Sunday, June 21, 2009

A Rockport Fence Viewer Takes a Stroll

The wife and I had plans for off-islanding to Worcester last Sunday so with our decrepit cat-hazer Mollie we re-timed the usual Sunday stroll to a Saturday Shanks-mare saunter through Rockport's ways.

This time the sailing orders read the shoreline of the former Harvey development along Marmion Way, an area that a thinker named George W. Harvey did much to breathe life into land.

The sun was setting in the rich colors it can only set in Rockport town. The air was crisp and so were we. For Molly, it was like old home week for here was her neighborhood of the good old days when her tiring bones were more virile and her snorting had more oompth or "it" or whatever you below twenty call that sort of thing today.

The wife and I have always been unpaid amateur fence viewers but not in the official sense of a viewer concerned with the barrier trespassing a half inch on the other feller's land. So again we had the joy of noting several varieties of inspiring fences all gathered closely as if they were trying to fence in our sunset so it would always be around to contain happiness on this patch of earth.

First we noted a wrought iron fence bordering Paul Dow's grounds 'Rockport Hammocks.' He makes them, you know, here and in his winter home in Sarasota, Fla. What's more, he uses them to prove to you how restful they can be. Just a plug at sunset!

Right next door we collided with a formal and impressive granite fence, old Rockport as can be, and across the street is the Alice O. Tarr property with a boulder fence that also had the strength of Gibraltar. The wife and I noted that our hefty boxer (65 pounds on the paws) took an entirely opposite reaction to these fences. There was no segregation in her mind when it came to what to do upon meeting a fence -- or a post. A dog's life isn't so bad after all -- if you're a dog.

Then at 44 Marmion Way was a particularly beautiful fence of cobbles set in cement and close by a rustic wooden fence with a blue gate setting off the Tod property. We found ourselves in the land of the late Sam Williamson, the remarkable author who discovered Rockport as a precinct of his "Salt Harbor" stories that graced the pages of the New York Times Sunday magazine, the stories that put so many good Rockporters in Manhattan, like the Tucks and "Doc" Greene among others. Sam's widow Cora, who won fame as a grand opera singer, presides over their shore estate.

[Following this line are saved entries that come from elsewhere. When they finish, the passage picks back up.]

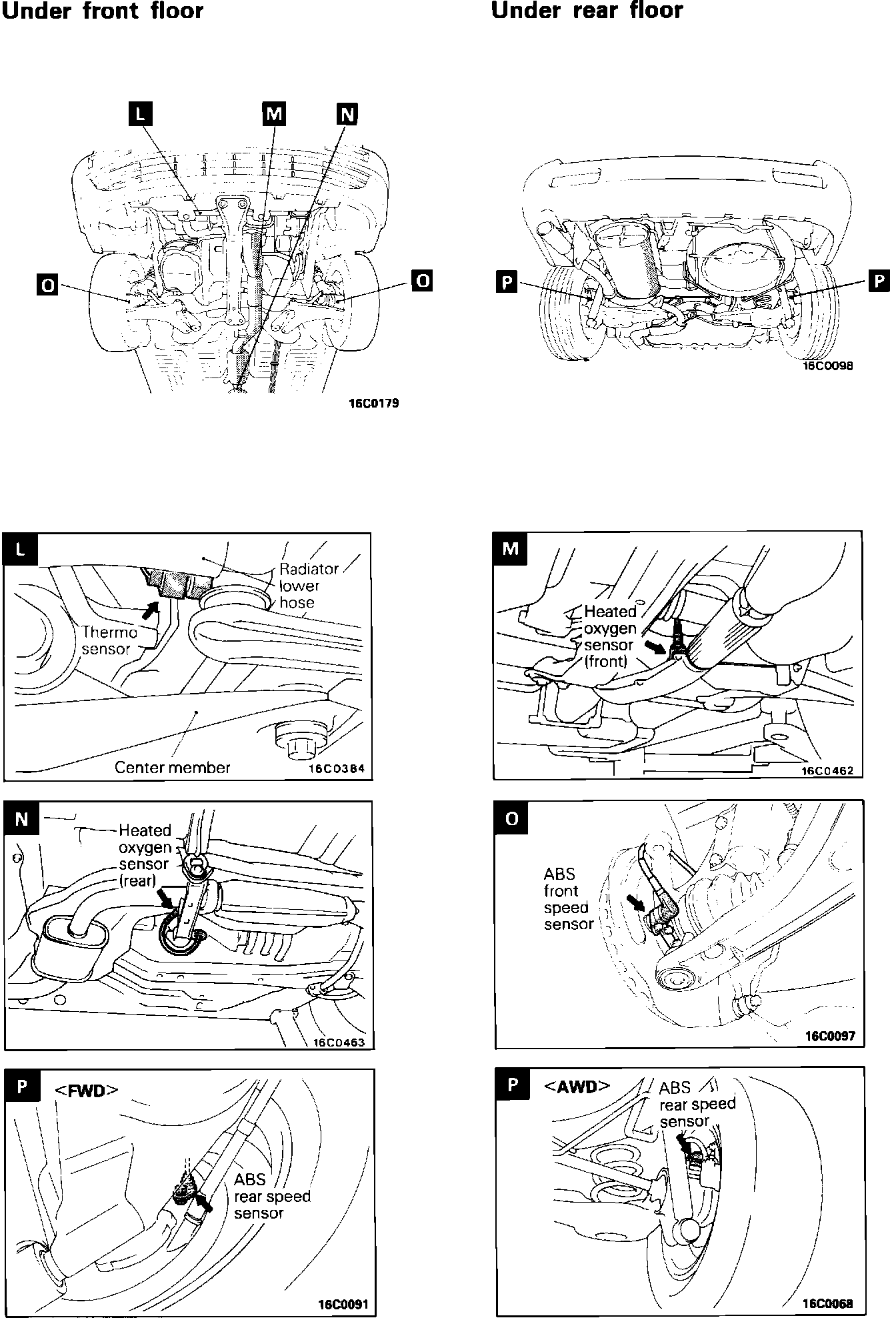 Under front floor

L M N

O O

16C0179

Under rear floor

P P

16C0098

L

Radiator lower hose

Thermo sensor

Center member

16C0384

M

Heated oxygen sensor (front)

16C0462

N

Heated oxygen sensor (rear)

16C0463

O

ABS front speed sensor

16C0097

P <FWD>

ABS rear speed sensor

16C0091

P <AWD>

ABS rear speed sensor

16C0068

As the sun blazed up more and more in the riotous colors of the sun bowing out for the night, we ambled up past the one-time Harvey home later occupied by our high school classmate, Lawyer Dan Harris with its expansive grounds that we felt must have broken somebody's back trying to keep mowed but grounds which our sweet (?) li'l Molly just loved to show how fleet of foot she wasn't The way she sniffed and snorted, we felt she was trying for gophers.

Ahead of us the sea was tranquil, gentle, so different from other seas of Sandy Bay that have torn strong vessels apart and brought Coast Guardsment on their knees in rescue efforts of fishermen and yachtsmen alike. The wife and I looked with longing at the shore and recalled the days of our early courtship gone almost 30 years away when we were able to walk that coast line from the Headlands to the old Coast Guard Base at Straitsmouth. Town short-sightedness let that coastline fall into private hands.

Private or no private, didn't stop our four-footer from making one big dash for that exclusive area when she got wind of something important to her. As usual, her foray ended up with just another huff and a puff. And on that note we wound up in the family antique and off to home and TV land. It was a good soft walk, one on which you too should have been along. J.P.C., Jr.